La reprise de la course dépendra du déroulement de l’accouchement. Si le plancher pelvien a été traumatisé (accouchement par voie basse un peu difficile), la reprise sera plus longue. Ne trichez pas sur la rééducation périnéale. En général, la reprise peut se faire à partir de six semaines après l’accouchement. Sachez que vos muscles auront « fondus ». Il faudra de la patience pour qu’ils retrouvent leurs qualités. Le retour des performances sportives peut prendre plusieurs mois, mais cela varie d’une femme à l’autre.
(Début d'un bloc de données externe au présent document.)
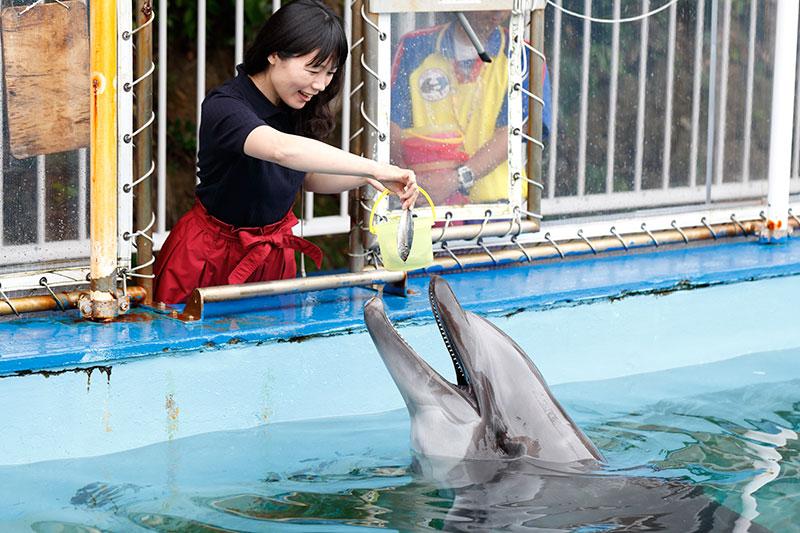 イルカのエサやり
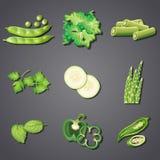 En uppsättning av den nya gröna grönsaken stock illustrationer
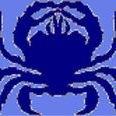 Blue Crab Graphics Screen Printing
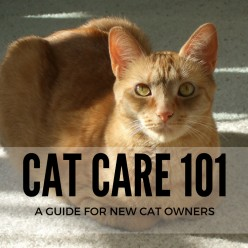 Cat Care 101 - a Guide for New Cat Owners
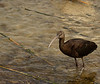 Whitefaced Ibis in winter plumage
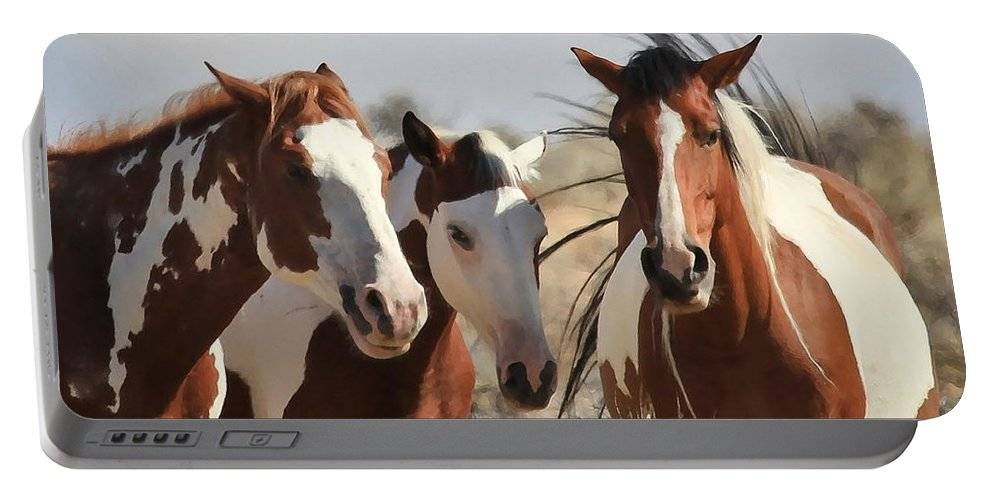 Horses Portable Battery Charger featuring the photograph Painted Wild Horses by Athena Mckinzie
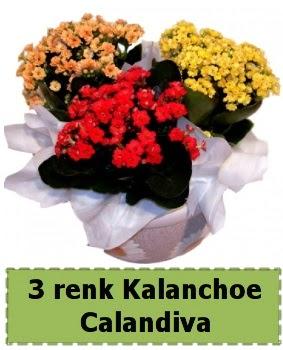 3 renk Kalanchoe Calandiva saksı bitkisi  Ankara Anadolu çiçek gönderme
Une fois que votre organisme est prêt, reprenez très progressivement. Commencez par marcher. Puis ajoutez une minute de course, deux ou trois fois par séance. Une fois l’effort bien toléré, vous pouvez augmenter la durée des efforts. Passez donc à deux ou trois fois deux minutes de course entrecoupées d’une ou deux minutes de marche. Ensuite, ce sera trois minutes de course puis quatre minutes et ainsi de suite jusqu’à dix minutes de course suivies d’une minute de marche. Ce n’est qu’une fois ces étapes franchies que vous pourrez faire un jogging continu, plus classique. Toutes ces étapes devraient s’enchaîner plus rapidement si vous avez couru durant la grossesse. Mais soyez toujours patiente. Quoi qu’il en soit, courir vous aidera à retrouver votre forme et votre poids de forme plus rapidement.
Et l’allaitement ?
Si vous avez choisi d’allaiter, il vous faudra trouver des solutions pour combiner cela à la course à pied. Allaitez avant de courir paraît une bonne solution. Et bonne nouvelle, courir ne perturbe ni la qualité ni la quantité de lait que vous produisez. Votre bébé n’en souffrira pas. Au contraire, s’entraîner régulièrement en aérobie semble améliorer la qualité et la quantité du lait. Durant cette phase, surveillez les mêmes signes (ou presque) que durant la grossesse. Pertes sanguines, fuites urinaires, douleurs pelviennes doivent vous faire stopper l’effort et consulter.